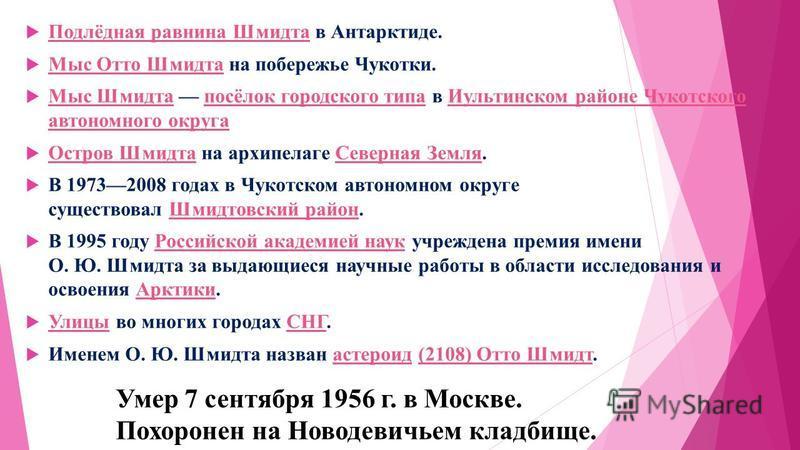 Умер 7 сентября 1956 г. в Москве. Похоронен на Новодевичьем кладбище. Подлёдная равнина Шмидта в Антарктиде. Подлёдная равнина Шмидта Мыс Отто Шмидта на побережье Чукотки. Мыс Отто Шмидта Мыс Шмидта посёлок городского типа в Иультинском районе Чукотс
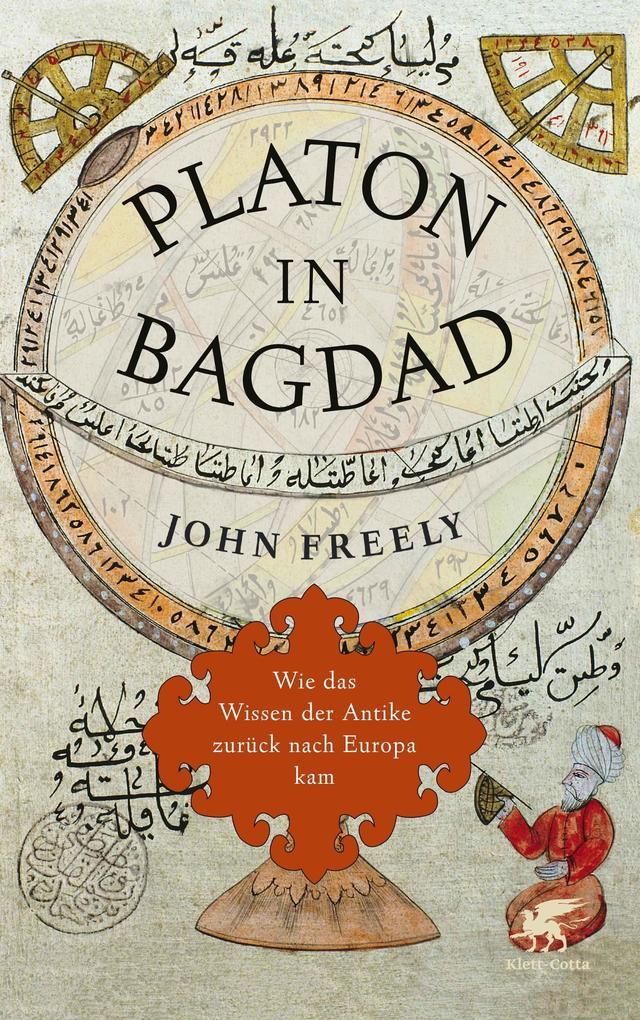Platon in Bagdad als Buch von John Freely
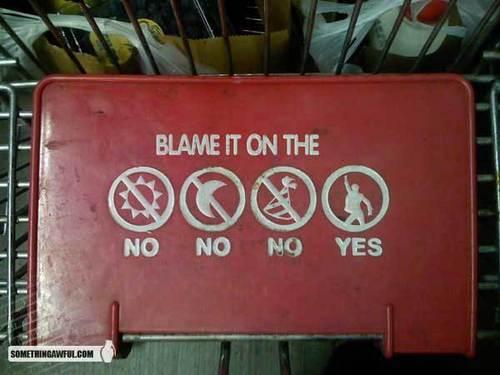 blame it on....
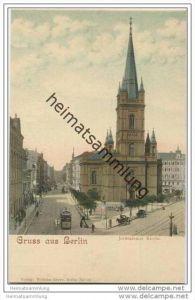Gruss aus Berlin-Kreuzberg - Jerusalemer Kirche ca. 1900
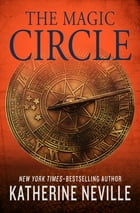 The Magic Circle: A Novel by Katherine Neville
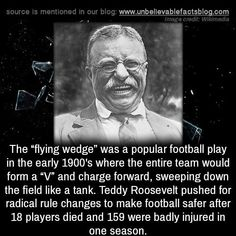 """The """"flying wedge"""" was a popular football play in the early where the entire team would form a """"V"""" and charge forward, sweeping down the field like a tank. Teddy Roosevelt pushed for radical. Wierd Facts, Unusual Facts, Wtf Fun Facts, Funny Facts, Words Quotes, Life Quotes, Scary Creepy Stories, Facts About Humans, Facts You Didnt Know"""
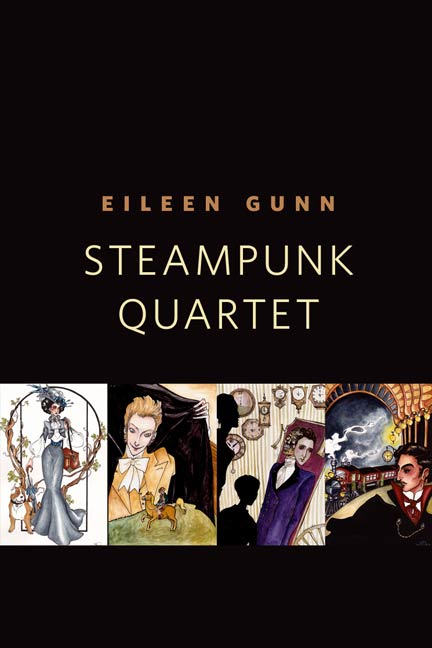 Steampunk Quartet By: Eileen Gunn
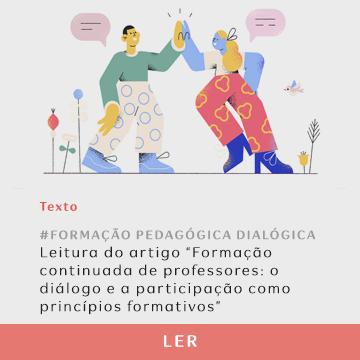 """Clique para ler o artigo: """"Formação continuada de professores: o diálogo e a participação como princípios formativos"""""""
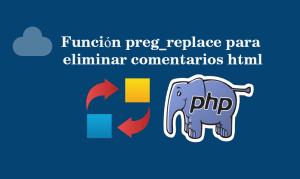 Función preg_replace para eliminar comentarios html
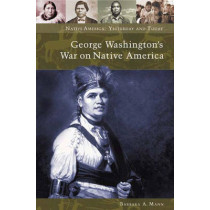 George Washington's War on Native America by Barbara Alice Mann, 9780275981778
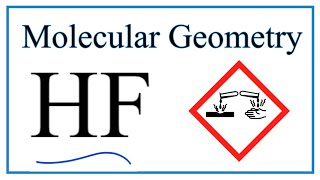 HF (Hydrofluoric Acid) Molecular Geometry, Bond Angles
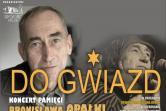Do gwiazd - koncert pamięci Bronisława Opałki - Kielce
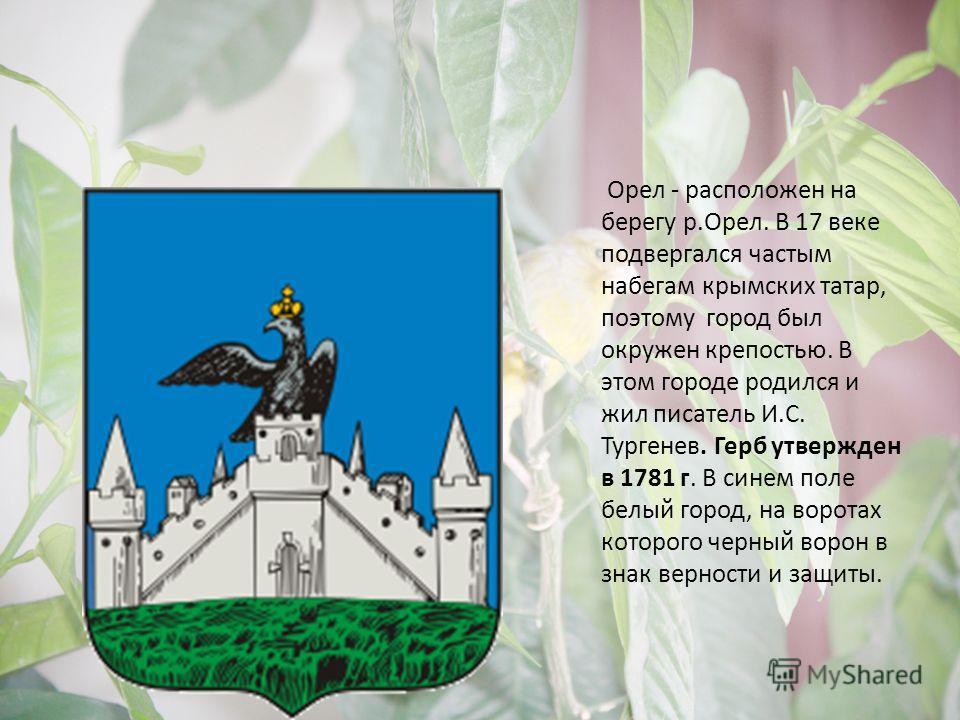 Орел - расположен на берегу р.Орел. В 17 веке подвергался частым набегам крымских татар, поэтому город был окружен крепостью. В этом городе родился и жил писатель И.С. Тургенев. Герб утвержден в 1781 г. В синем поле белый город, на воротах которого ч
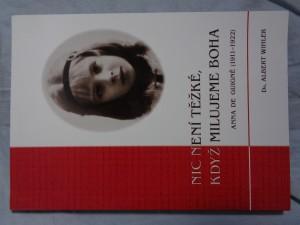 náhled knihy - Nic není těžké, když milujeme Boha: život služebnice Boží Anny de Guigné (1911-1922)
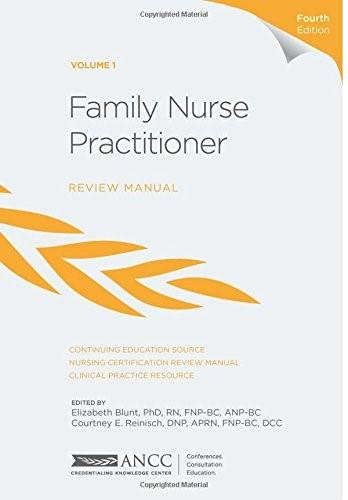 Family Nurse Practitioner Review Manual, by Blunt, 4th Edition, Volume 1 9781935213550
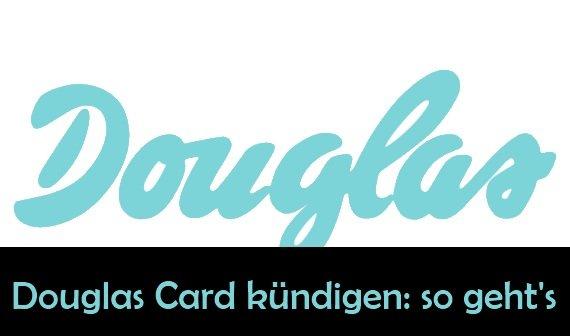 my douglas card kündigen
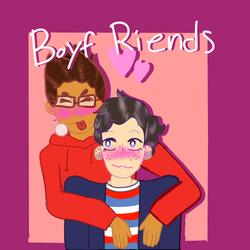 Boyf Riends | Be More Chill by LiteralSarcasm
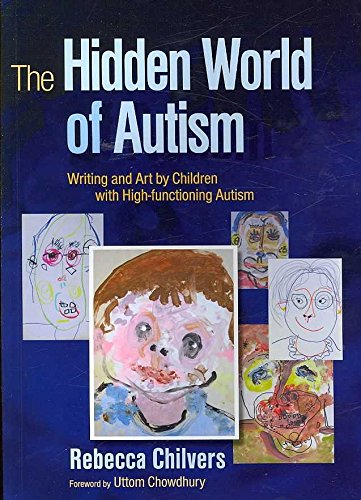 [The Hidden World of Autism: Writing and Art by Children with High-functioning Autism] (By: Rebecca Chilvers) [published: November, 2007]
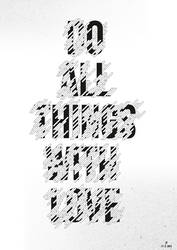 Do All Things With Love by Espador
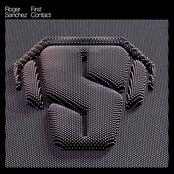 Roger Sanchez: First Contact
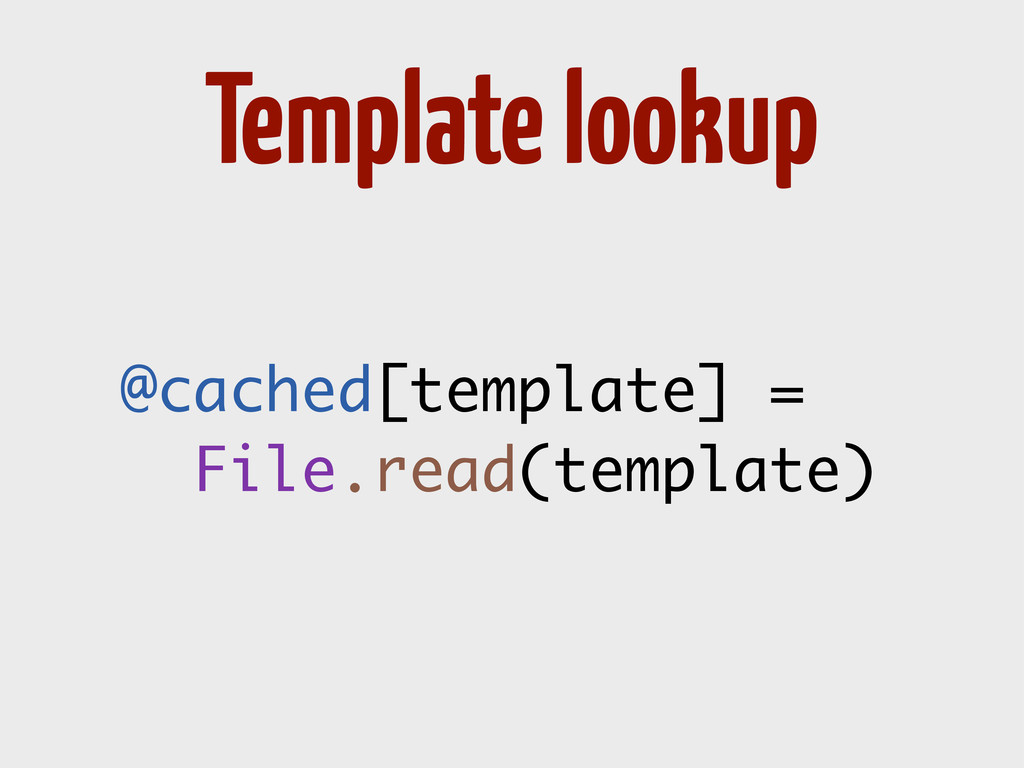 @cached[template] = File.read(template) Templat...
──────────────────────────────
_ASSIGNMENT_
Could the data above be repeated exactly, with every picture dropped?

_ANSWER FOR THE TASK_
 Умер 7 сентября 1956 г. в Москве. Похоронен на Новодевичьем кладбище. Подлёдная равнина Шмидта в Антарктиде. Подлёдная равнина Шмидта Мыс Отто Шмидта на побережье Чукотки. Мыс Отто Шмидта Мыс Шмидта посёлок городского типа в Иультинском районе Чукотс
Platon in Bagdad als Buch von John Freely
 blame it on....
Gruss aus Berlin-Kreuzberg - Jerusalemer Kirche ca. 1900
 The Magic Circle: A Novel by Katherine Neville
 """The """"flying wedge"""" was a popular football play in the early where the entire team would form a """"V"""" and charge forward, sweeping down the field like a tank. Teddy Roosevelt pushed for radical. Wierd Facts, Unusual Facts, Wtf Fun Facts, Funny Facts, Words Quotes, Life Quotes, Scary Creepy Stories, Facts About Humans, Facts You Didnt Know"""
 Steampunk Quartet By: Eileen Gunn
 """Clique para ler o artigo: """"Formação continuada de professores: o diálogo e a participação como princípios formativos"""""""
 Función preg_replace para eliminar comentarios html
 George Washington's War on Native America by Barbara Alice Mann, 9780275981778
 HF (Hydrofluoric Acid) Molecular Geometry, Bond Angles
Do gwiazd - koncert pamięci Bronisława Opałki - Kielce
 Орел - расположен на берегу р.Орел. В 17 веке подвергался частым набегам крымских татар, поэтому город был окружен крепостью. В этом городе родился и жил писатель И.С. Тургенев. Герб утвержден в 1781 г. В синем поле белый город, на воротах которого ч
 náhled knihy - Nic není těžké, když milujeme Boha: život služebnice Boží Anny de Guigné (1911-1922)
 Family Nurse Practitioner Review Manual, by Blunt, 4th Edition, Volume 1 9781935213550
 my douglas card kündigen
 Boyf Riends | Be More Chill by LiteralSarcasm
 [The Hidden World of Autism: Writing and Art by Children with High-functioning Autism] (By: Rebecca Chilvers) [published: November, 2007]
 Do All Things With Love by Espador
 Roger Sanchez: First Contact
 @cached[template] = File.read(template) Templat...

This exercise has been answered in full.